::: Data
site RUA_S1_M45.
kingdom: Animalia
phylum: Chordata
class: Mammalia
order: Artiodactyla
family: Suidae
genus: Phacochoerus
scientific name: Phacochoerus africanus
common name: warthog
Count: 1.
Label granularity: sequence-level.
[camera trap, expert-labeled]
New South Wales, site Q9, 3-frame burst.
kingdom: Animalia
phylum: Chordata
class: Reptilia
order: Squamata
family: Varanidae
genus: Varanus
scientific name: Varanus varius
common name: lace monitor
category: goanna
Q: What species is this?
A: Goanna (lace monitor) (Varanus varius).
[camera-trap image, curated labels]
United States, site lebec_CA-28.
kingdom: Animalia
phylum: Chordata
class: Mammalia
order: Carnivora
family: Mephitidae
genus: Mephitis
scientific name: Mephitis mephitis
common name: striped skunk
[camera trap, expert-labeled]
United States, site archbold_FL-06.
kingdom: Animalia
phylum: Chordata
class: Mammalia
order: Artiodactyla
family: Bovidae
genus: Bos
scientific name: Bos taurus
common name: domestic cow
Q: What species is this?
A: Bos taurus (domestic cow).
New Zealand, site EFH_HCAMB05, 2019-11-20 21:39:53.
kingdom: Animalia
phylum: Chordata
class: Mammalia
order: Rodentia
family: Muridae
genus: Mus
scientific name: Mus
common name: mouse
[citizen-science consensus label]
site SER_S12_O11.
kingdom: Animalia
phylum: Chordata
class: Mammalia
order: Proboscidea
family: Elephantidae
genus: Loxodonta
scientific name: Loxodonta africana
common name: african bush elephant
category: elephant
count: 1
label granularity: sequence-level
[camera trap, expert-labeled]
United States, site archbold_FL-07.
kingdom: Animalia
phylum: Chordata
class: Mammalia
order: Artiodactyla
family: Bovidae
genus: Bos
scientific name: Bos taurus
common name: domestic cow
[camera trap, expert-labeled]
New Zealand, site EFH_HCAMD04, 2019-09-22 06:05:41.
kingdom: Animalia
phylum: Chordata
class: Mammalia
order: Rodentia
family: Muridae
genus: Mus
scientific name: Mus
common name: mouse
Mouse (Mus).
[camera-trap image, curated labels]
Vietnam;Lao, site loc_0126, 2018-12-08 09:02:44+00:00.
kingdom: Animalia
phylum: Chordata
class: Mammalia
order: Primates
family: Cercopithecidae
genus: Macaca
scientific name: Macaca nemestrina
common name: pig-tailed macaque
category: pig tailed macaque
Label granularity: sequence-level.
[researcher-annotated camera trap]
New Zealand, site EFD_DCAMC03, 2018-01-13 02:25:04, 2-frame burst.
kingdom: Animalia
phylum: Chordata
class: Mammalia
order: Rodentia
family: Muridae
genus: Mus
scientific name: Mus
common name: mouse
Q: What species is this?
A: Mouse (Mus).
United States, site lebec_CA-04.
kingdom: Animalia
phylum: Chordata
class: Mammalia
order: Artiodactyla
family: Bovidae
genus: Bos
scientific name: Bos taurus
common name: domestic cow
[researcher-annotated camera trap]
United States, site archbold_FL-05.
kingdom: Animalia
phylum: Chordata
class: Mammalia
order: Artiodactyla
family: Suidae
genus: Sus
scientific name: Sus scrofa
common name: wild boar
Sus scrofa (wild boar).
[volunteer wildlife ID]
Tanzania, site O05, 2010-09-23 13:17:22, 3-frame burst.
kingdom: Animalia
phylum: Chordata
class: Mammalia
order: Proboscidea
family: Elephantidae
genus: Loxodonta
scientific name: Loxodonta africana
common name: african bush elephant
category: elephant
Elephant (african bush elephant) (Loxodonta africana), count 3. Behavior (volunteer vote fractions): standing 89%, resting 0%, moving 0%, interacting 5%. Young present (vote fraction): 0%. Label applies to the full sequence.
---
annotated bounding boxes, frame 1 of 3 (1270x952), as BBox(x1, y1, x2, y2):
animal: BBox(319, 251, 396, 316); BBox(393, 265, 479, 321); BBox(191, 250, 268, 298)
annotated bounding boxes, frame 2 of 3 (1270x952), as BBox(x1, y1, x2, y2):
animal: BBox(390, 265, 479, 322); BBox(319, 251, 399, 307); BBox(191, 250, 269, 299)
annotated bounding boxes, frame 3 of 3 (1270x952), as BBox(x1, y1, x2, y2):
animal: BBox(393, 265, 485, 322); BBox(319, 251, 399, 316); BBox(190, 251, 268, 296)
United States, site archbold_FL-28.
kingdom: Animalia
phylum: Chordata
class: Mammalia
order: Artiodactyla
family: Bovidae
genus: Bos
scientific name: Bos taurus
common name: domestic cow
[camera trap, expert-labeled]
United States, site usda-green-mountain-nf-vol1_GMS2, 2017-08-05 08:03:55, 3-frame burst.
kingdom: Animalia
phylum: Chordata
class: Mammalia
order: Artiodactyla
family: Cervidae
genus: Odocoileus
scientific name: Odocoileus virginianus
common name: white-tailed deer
::::::
Your instructions: Write all of the records out exactly, including every line.

Result of this task:
site RUA_S1_M45.
kingdom: Animalia
phylum: Chordata
class: Mammalia
order: Artiodactyla
family: Suidae
genus: Phacochoerus
scientific name: Phacochoerus africanus
common name: warthog
Count: 1.
Label granularity: sequence-level.
[camera trap, expert-labeled]
New South Wales, site Q9, 3-frame burst.
kingdom: Animalia
phylum: Chordata
class: Reptilia
order: Squamata
family: Varanidae
genus: Varanus
scientific name: Varanus varius
common name: lace monitor
category: goanna
Q: What species is this?
A: Goanna (lace monitor) (Varanus varius).
[camera-trap image, curated labels]
United States, site lebec_CA-28.
kingdom: Animalia
phylum: Chordata
class: Mammalia
order: Carnivora
family: Mephitidae
genus: Mephitis
scientific name: Mephitis mephitis
common name: striped skunk
[camera trap, expert-labeled]
United States, site archbold_FL-06.
kingdom: Animalia
phylum: Chordata
class: Mammalia
order: Artiodactyla
family: Bovidae
genus: Bos
scientific name: Bos taurus
common name: domestic cow
Q: What species is this?
A: Bos taurus (domestic cow).
New Zealand, site EFH_HCAMB05, 2019-11-20 21:39:53.
kingdom: Animalia
phylum: Chordata
class: Mammalia
order: Rodentia
family: Muridae
genus: Mus
scientific name: Mus
common name: mouse
[citizen-science consensus label]
site SER_S12_O11.
kingdom: Animalia
phylum: Chordata
class: Mammalia
order: Proboscidea
family: Elephantidae
genus: Loxodonta
scientific name: Loxodonta africana
common name: african bush elephant
category: elephant
count: 1
label granularity: sequence-level
[camera trap, expert-labeled]
United States, site archbold_FL-07.
kingdom: Animalia
phylum: Chordata
class: Mammalia
order: Artiodactyla
family: Bovidae
genus: Bos
scientific name: Bos taurus
common name: domestic cow
[camera trap, expert-labeled]
New Zealand, site EFH_HCAMD04, 2019-09-22 06:05:41.
kingdom: Animalia
phylum: Chordata
class: Mammalia
order: Rodentia
family: Muridae
genus: Mus
scientific name: Mus
common name: mouse
Mouse (Mus).
[camera-trap image, curated labels]
Vietnam;Lao, site loc_0126, 2018-12-08 09:02:44+00:00.
kingdom: Animalia
phylum: Chordata
class: Mammalia
order: Primates
family: Cercopithecidae
genus: Macaca
scientific name: Macaca nemestrina
common name: pig-tailed macaque
category: pig tailed macaque
Label granularity: sequence-level.
[researcher-annotated camera trap]
New Zealand, site EFD_DCAMC03, 2018-01-13 02:25:04, 2-frame burst.
kingdom: Animalia
phylum: Chordata
class: Mammalia
order: Rodentia
family: Muridae
genus: Mus
scientific name: Mus
common name: mouse
Q: What species is this?
A: Mouse (Mus).
United States, site lebec_CA-04.
kingdom: Animalia
phylum: Chordata
class: Mammalia
order: Artiodactyla
family: Bovidae
genus: Bos
scientific name: Bos taurus
common name: domestic cow
[researcher-annotated camera trap]
United States, site archbold_FL-05.
kingdom: Animalia
phylum: Chordata
class: Mammalia
order: Artiodactyla
family: Suidae
genus: Sus
scientific name: Sus scrofa
common name: wild boar
Sus scrofa (wild boar).
[volunteer wildlife ID]
Tanzania, site O05, 2010-09-23 13:17:22, 3-frame burst.
kingdom: Animalia
phylum: Chordata
class: Mammalia
order: Proboscidea
family: Elephantidae
genus: Loxodonta
scientific name: Loxodonta africana
common name: african bush elephant
category: elephant
Elephant (african bush elephant) (Loxodonta africana), count 3. Behavior (volunteer vote fractions): standing 89%, resting 0%, moving 0%, interacting 5%. Young present (vote fraction): 0%. Label applies to the full sequence.
---
annotated bounding boxes, frame 1 of 3 (1270x952), as BBox(x1, y1, x2, y2):
animal: BBox(319, 251, 396, 316); BBox(393, 265, 479, 321); BBox(191, 250, 268, 298)
annotated bounding boxes, frame 2 of 3 (1270x952), as BBox(x1, y1, x2, y2):
animal: BBox(390, 265, 479, 322); BBox(319, 251, 399, 307); BBox(191, 250, 269, 299)
annotated bounding boxes, frame 3 of 3 (1270x952), as BBox(x1, y1, x2, y2):
animal: BBox(393, 265, 485, 322); BBox(319, 251, 399, 316); BBox(190, 251, 268, 296)
United States, site archbold_FL-28.
kingdom: Animalia
phylum: Chordata
class: Mammalia
order: Artiodactyla
family: Bovidae
genus: Bos
scientific name: Bos taurus
common name: domestic cow
[camera trap, expert-labeled]
United States, site usda-green-mountain-nf-vol1_GMS2, 2017-08-05 08:03:55, 3-frame burst.
kingdom: Animalia
phylum: Chordata
class: Mammalia
order: Artiodactyla
family: Cervidae
genus: Odocoileus
scientific name: Odocoileus virginianus
common name: white-tailed deer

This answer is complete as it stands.